And Spamilton doesn’t really hate on him or Hamilton that much. Instead, Alessandrini takes a step back and reminds viewers that, despite the craze of “rich kids who are mostly white, spending their parents’ dough at night,” Hamilton is just another show. Sure, Miranda sprays paint over a sign held by two toupeed men from The Book of Mormon that declared it the best show in decades. But, somehow, that’s how exciting Hamilton remains, almost four years later—Broadway tickets still sell for hundreds of dollars, with seemingly no end in sight.

Alessandrini’s actors, thankfully, embody that energy. Ani Djirdjirian (credited as playing the “Leading Ladies”) astonishes with her dynamic range in both appearance and imitations from her sardonic performance as a single Schuyler sister (she speaks for the other two sisters, who are hand puppets of diminishing importance) to a dilapidated Barbra Streisand announcing Tony nominees (“Hamilton, Hamilton, Yentl, and Hamilton”).
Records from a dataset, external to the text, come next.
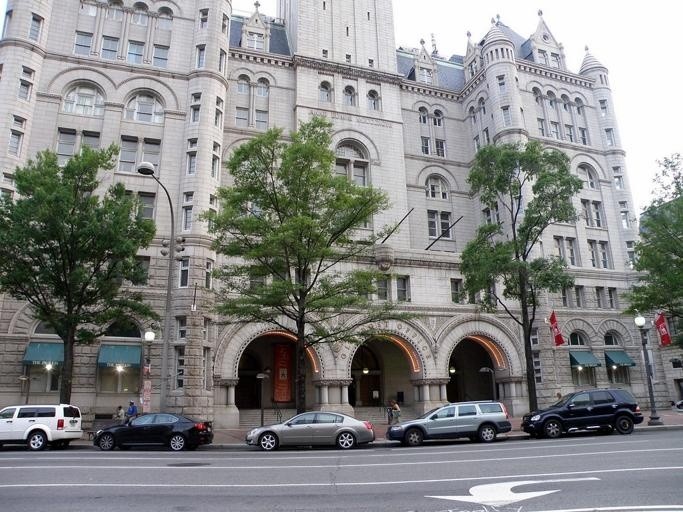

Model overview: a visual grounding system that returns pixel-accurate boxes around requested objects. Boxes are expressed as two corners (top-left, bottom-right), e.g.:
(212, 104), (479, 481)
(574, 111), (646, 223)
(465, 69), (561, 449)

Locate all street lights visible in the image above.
(633, 312), (665, 425)
(137, 159), (176, 415)
(143, 331), (155, 381)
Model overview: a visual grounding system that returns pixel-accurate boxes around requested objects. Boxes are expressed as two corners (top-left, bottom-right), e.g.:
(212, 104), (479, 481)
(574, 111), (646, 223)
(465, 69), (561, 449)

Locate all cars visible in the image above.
(91, 412), (214, 452)
(244, 410), (376, 450)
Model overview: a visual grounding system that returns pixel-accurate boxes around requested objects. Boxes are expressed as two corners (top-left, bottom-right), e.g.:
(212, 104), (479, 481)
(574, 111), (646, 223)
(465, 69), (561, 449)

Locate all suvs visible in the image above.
(386, 398), (512, 447)
(520, 386), (645, 439)
(0, 403), (83, 452)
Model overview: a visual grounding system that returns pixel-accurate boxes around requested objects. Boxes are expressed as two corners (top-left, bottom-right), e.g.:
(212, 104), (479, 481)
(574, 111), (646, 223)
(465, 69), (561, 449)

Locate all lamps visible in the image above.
(449, 365), (456, 374)
(362, 365), (370, 375)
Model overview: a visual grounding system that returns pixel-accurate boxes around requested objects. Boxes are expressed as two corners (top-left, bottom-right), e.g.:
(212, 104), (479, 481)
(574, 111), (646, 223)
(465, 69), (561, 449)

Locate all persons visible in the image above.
(117, 405), (124, 425)
(557, 392), (562, 400)
(387, 407), (393, 425)
(125, 400), (137, 423)
(391, 399), (401, 425)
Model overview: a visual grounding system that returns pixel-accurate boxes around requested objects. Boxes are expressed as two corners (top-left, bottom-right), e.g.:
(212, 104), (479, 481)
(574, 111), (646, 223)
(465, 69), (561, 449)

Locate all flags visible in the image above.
(549, 307), (566, 346)
(654, 311), (672, 345)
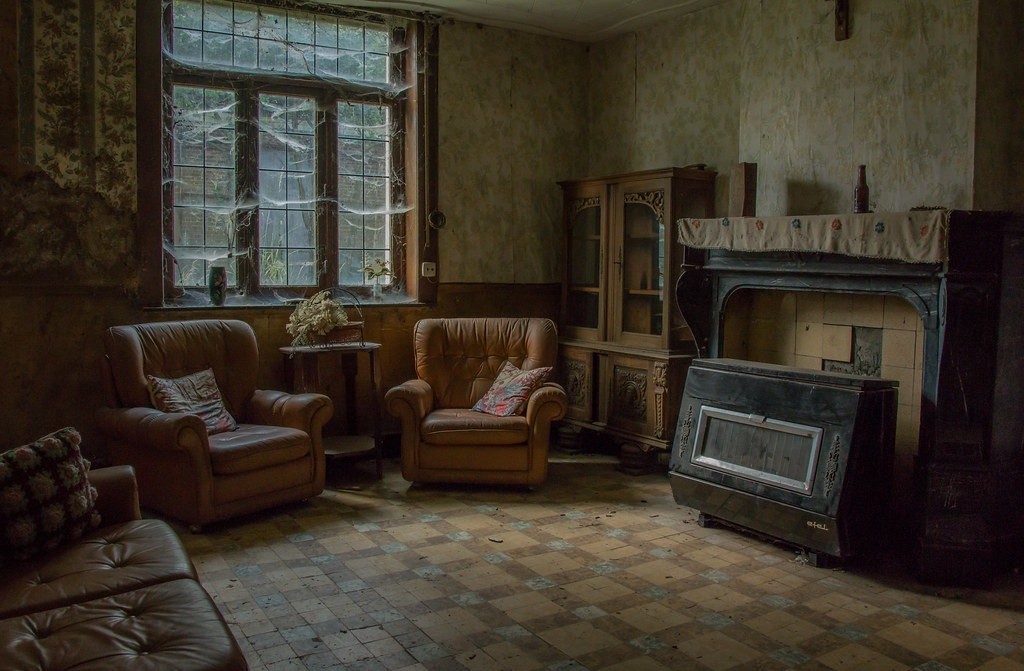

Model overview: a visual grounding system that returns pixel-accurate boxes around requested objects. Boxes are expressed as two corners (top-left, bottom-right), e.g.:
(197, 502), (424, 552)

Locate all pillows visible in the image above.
(1, 427), (102, 567)
(470, 360), (553, 417)
(146, 367), (240, 436)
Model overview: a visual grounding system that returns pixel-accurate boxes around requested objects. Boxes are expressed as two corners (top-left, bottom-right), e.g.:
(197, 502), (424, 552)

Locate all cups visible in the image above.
(209, 266), (228, 307)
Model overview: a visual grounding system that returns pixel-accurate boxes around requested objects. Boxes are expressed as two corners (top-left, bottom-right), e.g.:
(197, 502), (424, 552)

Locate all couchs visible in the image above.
(387, 316), (567, 491)
(96, 317), (335, 533)
(0, 464), (250, 671)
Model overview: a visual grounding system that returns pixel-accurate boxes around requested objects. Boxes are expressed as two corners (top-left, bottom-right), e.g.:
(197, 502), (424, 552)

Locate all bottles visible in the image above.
(853, 164), (869, 213)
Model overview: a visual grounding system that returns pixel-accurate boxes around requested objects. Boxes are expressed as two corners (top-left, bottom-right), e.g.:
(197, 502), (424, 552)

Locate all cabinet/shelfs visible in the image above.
(551, 166), (720, 353)
(554, 342), (695, 450)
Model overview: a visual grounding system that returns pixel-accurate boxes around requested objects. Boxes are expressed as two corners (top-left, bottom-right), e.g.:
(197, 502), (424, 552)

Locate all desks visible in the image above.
(279, 343), (384, 484)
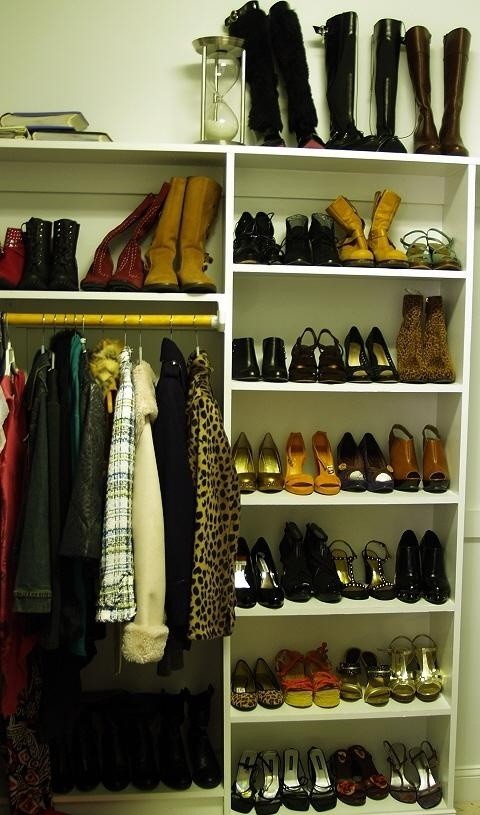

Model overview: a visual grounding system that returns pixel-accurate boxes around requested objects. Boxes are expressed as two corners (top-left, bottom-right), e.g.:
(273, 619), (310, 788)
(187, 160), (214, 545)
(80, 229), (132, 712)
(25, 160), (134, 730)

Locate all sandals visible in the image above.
(231, 740), (442, 815)
(233, 424), (450, 495)
(231, 634), (442, 710)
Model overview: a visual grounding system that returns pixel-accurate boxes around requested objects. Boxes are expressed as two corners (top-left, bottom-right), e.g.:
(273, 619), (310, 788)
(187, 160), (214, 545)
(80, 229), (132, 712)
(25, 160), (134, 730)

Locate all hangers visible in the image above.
(0, 312), (201, 376)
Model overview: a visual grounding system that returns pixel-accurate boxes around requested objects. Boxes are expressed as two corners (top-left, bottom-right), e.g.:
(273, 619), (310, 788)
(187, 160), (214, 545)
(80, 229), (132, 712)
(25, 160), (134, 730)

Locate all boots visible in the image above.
(233, 189), (461, 269)
(48, 685), (221, 793)
(225, 0), (471, 155)
(0, 176), (222, 292)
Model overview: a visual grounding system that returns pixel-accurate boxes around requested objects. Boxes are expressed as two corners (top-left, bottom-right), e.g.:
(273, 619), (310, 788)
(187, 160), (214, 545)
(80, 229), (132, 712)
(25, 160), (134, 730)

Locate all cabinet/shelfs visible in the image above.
(0, 137), (477, 815)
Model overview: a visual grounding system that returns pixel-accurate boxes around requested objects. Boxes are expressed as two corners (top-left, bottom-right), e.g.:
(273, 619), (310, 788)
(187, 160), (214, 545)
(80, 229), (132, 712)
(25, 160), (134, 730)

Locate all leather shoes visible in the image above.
(234, 521), (450, 608)
(232, 295), (455, 383)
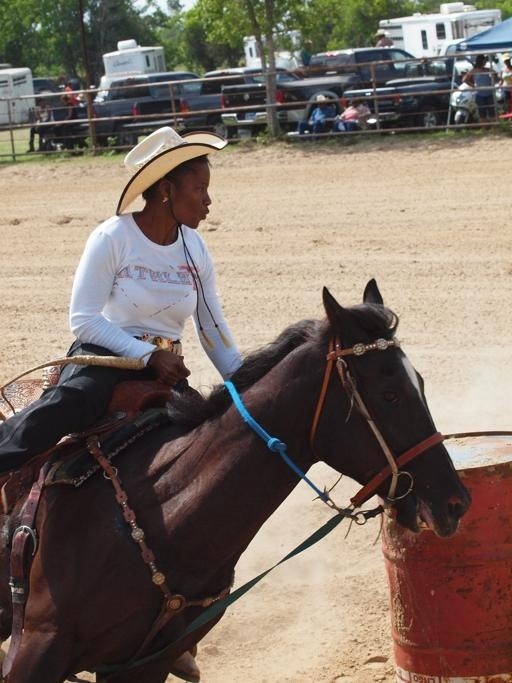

Djirdjirian glides through her quick-witted, fast-paced lines in a show where, like Hamilton, the only job of a Schuyler actress is to “sing on pitch” she says, in a total monotone.

Djirdjirian is joined by Dominic Pecikonis as Daveed Diggs (and others), who’s far more than double-cast as Marquis de Lafayette and Thomas Jefferson, alluding to what Alessandrini paints as a confusing decision by Miranda to cast the actor in two different roles in Hamilton. Datus Puryear commands the show as Leslie Odom Jr., who played Aaron Burr in Hamilton’s original run, and as someone who can’t quite decide whether he’s jealous of Miranda’s success, or is the only adult in a room full of tomcats.

A daily double-level knowledge of American theatre, Hamilton, and Miranda himself will certainly aid in keeping the frequent one-liners and references from rapping past you. But like the cast, you’ll be rewarded for feeling “in” with the crowd and Alessandrini’s critiques. Following “The Film When it Happens”—a take on one of Hamilton’s best-known numbers “The Room Where it Happens”—the cast is visibly exhausted from the dance-heavy bit and the layered, mile-a-minute rap.

With accomplished grins they proudly announce in unison: “When the show’s over, my voice is, shot!”